Человечество казнили, а мы вдвоем оказались среди тех, кому дали отсрочку. Ей – слишком короткую, мне – слишком долгую.
Маму сожрали крысы. Этого дня я не помню. Но если меня избавили от этого воспоминания в обмен на воспоминание о летнем утре в Ботаническом саду, я готов меняться обратно. Слышите?..
Меня подобрал человек, который думал усыновить меня. Только вот я не был готов стать ему сыном. Мы сблизились, но остались чужими. Между нами была моя мать, которую он не успел вытащить из крысиной лавы. С которой я не решился погибнуть вместе. Я никогда его ни в чем не упрекал, но и простить не мог.
Я был как отломанная ветка – меня приматывали к другому дереву, надеясь привить, но не получалось: место разлома прижгли, и живые клетки по краю все отмерли. Сколько ни прижимай, не срастется.

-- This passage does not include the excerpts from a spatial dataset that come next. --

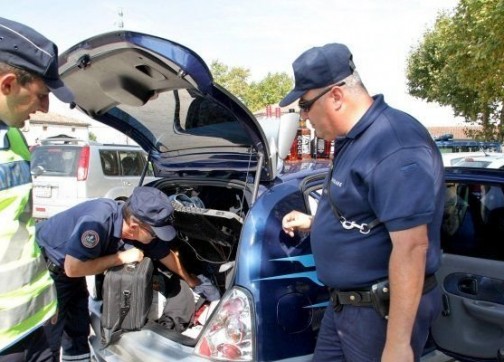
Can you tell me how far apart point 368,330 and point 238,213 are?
1.16 metres

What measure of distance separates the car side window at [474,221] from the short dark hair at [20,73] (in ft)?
7.95

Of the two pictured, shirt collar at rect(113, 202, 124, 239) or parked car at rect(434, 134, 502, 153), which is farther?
parked car at rect(434, 134, 502, 153)

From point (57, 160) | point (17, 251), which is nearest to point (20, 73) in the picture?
point (17, 251)

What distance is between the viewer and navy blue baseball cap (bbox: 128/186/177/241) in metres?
2.64

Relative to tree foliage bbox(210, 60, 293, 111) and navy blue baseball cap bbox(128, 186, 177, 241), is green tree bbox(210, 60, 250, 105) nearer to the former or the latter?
tree foliage bbox(210, 60, 293, 111)

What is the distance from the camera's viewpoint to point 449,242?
301 cm

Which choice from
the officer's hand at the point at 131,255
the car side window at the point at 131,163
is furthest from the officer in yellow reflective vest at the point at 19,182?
the car side window at the point at 131,163

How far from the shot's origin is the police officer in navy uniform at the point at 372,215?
1588 millimetres

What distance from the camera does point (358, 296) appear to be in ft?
5.97

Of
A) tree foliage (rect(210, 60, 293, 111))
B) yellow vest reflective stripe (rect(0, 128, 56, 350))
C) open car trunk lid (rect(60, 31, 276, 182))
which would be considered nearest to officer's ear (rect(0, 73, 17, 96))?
yellow vest reflective stripe (rect(0, 128, 56, 350))

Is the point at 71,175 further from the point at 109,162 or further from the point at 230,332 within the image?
the point at 230,332

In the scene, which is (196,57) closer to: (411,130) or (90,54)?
(90,54)

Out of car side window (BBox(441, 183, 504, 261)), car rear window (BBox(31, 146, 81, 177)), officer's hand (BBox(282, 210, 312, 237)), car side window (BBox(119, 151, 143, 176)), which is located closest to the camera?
officer's hand (BBox(282, 210, 312, 237))

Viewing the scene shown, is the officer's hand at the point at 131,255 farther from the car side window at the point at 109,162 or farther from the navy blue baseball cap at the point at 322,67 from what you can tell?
the car side window at the point at 109,162
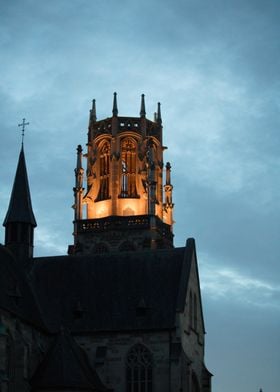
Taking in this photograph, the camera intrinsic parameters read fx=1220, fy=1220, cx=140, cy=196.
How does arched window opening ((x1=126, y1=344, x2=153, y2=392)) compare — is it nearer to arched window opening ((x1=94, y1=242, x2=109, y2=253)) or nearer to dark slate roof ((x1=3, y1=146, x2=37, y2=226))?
dark slate roof ((x1=3, y1=146, x2=37, y2=226))

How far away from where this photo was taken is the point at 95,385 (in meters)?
72.8

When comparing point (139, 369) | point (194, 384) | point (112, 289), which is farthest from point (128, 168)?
point (139, 369)

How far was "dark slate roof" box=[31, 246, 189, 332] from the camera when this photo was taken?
77.2 metres

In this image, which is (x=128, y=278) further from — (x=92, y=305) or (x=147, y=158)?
(x=147, y=158)

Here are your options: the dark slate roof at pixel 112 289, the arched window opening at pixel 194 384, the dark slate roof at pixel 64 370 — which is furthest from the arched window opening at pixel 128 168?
the dark slate roof at pixel 64 370

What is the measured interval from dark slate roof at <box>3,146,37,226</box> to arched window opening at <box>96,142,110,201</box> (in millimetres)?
25240

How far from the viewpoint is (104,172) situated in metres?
112

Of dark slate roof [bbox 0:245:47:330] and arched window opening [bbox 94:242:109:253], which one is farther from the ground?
arched window opening [bbox 94:242:109:253]

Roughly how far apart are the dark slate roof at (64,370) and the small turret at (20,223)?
10466mm

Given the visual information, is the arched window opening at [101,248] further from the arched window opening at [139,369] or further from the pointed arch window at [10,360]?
the pointed arch window at [10,360]

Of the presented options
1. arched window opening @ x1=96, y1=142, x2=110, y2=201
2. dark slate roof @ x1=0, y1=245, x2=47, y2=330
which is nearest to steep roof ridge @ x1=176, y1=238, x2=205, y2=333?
dark slate roof @ x1=0, y1=245, x2=47, y2=330

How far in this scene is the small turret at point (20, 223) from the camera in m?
82.9

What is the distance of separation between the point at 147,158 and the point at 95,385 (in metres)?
42.2

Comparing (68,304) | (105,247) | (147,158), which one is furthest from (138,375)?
(147,158)
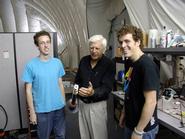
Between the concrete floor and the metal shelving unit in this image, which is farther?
the concrete floor

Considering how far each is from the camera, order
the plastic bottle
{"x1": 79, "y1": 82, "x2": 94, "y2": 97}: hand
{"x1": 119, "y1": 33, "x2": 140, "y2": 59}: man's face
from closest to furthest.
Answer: {"x1": 119, "y1": 33, "x2": 140, "y2": 59}: man's face → {"x1": 79, "y1": 82, "x2": 94, "y2": 97}: hand → the plastic bottle

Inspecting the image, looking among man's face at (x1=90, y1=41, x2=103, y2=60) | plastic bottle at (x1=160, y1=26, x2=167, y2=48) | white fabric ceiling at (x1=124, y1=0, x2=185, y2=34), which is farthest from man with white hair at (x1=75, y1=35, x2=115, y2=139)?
white fabric ceiling at (x1=124, y1=0, x2=185, y2=34)

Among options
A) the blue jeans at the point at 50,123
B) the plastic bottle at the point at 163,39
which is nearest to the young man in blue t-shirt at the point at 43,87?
the blue jeans at the point at 50,123

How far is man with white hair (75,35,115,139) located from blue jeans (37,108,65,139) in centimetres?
26

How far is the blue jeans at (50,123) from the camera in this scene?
7.04 feet

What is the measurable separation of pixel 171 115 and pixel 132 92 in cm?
66

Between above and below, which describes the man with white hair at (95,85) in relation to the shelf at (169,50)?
below

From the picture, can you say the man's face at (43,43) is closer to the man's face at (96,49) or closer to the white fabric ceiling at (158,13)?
the man's face at (96,49)

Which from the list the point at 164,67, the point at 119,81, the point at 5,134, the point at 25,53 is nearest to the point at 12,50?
the point at 25,53

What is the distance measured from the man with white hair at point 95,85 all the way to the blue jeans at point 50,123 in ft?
0.86

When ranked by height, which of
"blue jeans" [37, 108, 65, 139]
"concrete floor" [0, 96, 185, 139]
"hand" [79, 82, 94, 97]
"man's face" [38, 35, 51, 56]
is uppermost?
"man's face" [38, 35, 51, 56]

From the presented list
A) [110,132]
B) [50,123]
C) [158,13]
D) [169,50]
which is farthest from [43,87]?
[158,13]

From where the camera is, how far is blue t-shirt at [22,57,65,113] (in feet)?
6.73

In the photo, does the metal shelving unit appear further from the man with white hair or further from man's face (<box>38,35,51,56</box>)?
man's face (<box>38,35,51,56</box>)
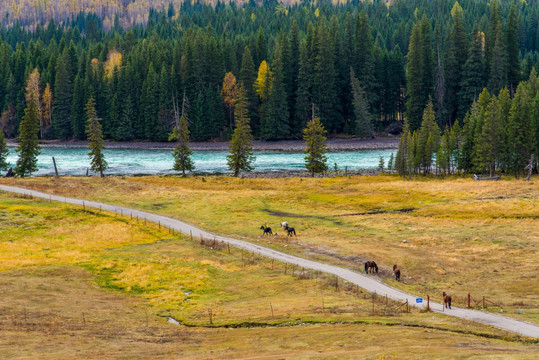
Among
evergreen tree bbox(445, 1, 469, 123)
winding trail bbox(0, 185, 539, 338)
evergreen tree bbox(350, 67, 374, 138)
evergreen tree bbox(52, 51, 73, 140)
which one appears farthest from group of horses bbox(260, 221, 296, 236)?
evergreen tree bbox(52, 51, 73, 140)

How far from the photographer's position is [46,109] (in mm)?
170625

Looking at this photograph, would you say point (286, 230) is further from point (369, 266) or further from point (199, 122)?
point (199, 122)

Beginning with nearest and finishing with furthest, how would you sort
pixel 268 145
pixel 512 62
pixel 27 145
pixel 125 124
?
1. pixel 27 145
2. pixel 512 62
3. pixel 268 145
4. pixel 125 124

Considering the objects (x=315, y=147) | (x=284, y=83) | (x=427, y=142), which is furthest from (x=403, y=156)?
(x=284, y=83)

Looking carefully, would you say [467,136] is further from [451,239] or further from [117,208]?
[117,208]

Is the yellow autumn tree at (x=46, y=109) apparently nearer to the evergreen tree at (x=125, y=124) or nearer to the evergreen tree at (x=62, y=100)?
the evergreen tree at (x=62, y=100)

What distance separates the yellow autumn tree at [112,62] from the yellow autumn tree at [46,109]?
16.9 meters

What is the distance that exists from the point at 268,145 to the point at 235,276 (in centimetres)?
10265

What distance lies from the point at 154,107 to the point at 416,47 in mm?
69102

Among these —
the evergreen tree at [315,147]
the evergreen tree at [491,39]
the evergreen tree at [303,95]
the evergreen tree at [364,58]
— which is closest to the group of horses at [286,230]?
the evergreen tree at [315,147]

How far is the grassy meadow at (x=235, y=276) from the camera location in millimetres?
28656

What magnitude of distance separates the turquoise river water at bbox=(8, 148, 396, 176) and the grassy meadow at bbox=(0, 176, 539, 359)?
2580 cm

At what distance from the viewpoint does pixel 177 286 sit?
44812 mm

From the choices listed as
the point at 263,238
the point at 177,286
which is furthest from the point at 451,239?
the point at 177,286
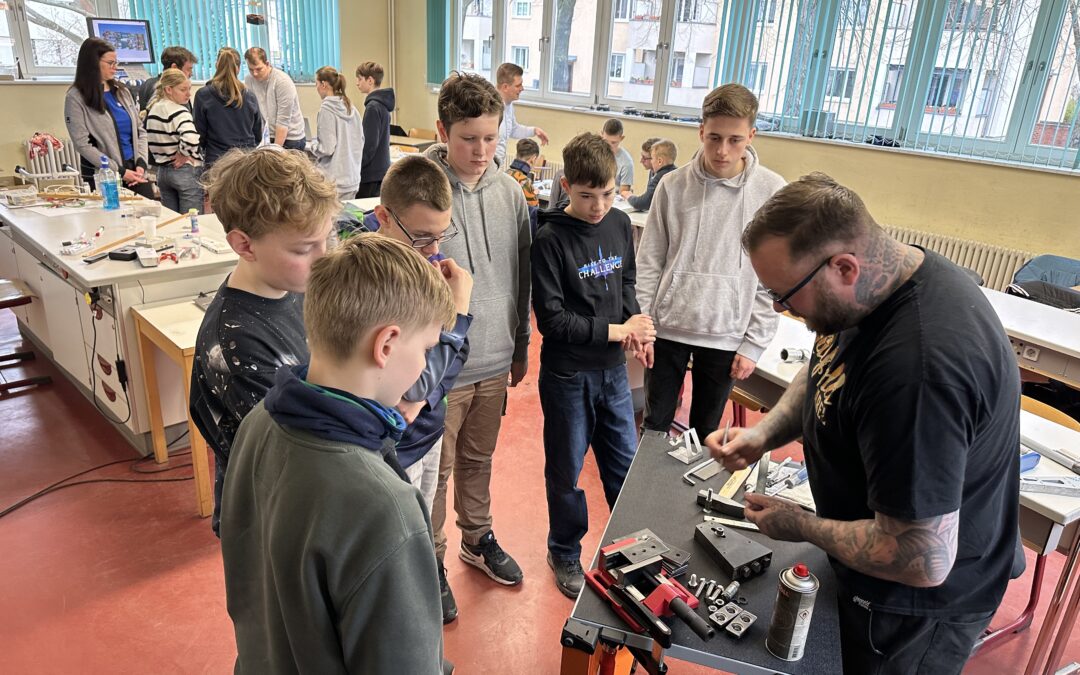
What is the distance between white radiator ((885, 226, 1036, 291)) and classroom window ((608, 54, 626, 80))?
3323mm

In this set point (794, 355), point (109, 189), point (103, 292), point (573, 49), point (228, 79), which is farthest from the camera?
point (573, 49)

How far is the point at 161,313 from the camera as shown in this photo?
2.88m

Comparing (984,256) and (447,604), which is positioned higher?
(984,256)

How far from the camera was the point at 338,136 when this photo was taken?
5258 mm

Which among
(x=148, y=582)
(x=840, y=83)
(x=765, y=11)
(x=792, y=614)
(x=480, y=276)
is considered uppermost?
(x=765, y=11)

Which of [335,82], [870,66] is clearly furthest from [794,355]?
[335,82]

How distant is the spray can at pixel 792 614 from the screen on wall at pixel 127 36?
7548 millimetres

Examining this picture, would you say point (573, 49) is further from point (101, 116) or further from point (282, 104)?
point (101, 116)

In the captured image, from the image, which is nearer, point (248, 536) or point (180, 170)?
point (248, 536)

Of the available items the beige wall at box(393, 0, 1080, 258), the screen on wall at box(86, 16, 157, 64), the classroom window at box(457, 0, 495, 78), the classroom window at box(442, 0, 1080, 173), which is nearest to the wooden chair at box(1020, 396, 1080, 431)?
the beige wall at box(393, 0, 1080, 258)

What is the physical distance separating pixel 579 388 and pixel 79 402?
286cm

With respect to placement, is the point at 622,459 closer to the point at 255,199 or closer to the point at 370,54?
the point at 255,199

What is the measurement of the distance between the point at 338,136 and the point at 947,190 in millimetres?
4547

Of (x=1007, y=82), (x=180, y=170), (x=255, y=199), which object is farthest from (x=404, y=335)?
(x=1007, y=82)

Так мы и существовали вместе: он был бобылем, а я – сиротой.
Ее лица я не видел даже во сне. Тот день с оранжевыми утками и мороженым видел часто, а маму – нет. Силуэт, голос, смех… Протяни руки – уворачивается, рассеивается; не обнять, не удержать.
* * *
Это я их подбил идти на станцию Ботанический Сад. Конечно, я. Одному было страшно, да я бы и не добрался один: кто-то должен был отвлекать дозорных в северном туннеле, иначе нас поймали бы за шкирку на первом же блокпосту.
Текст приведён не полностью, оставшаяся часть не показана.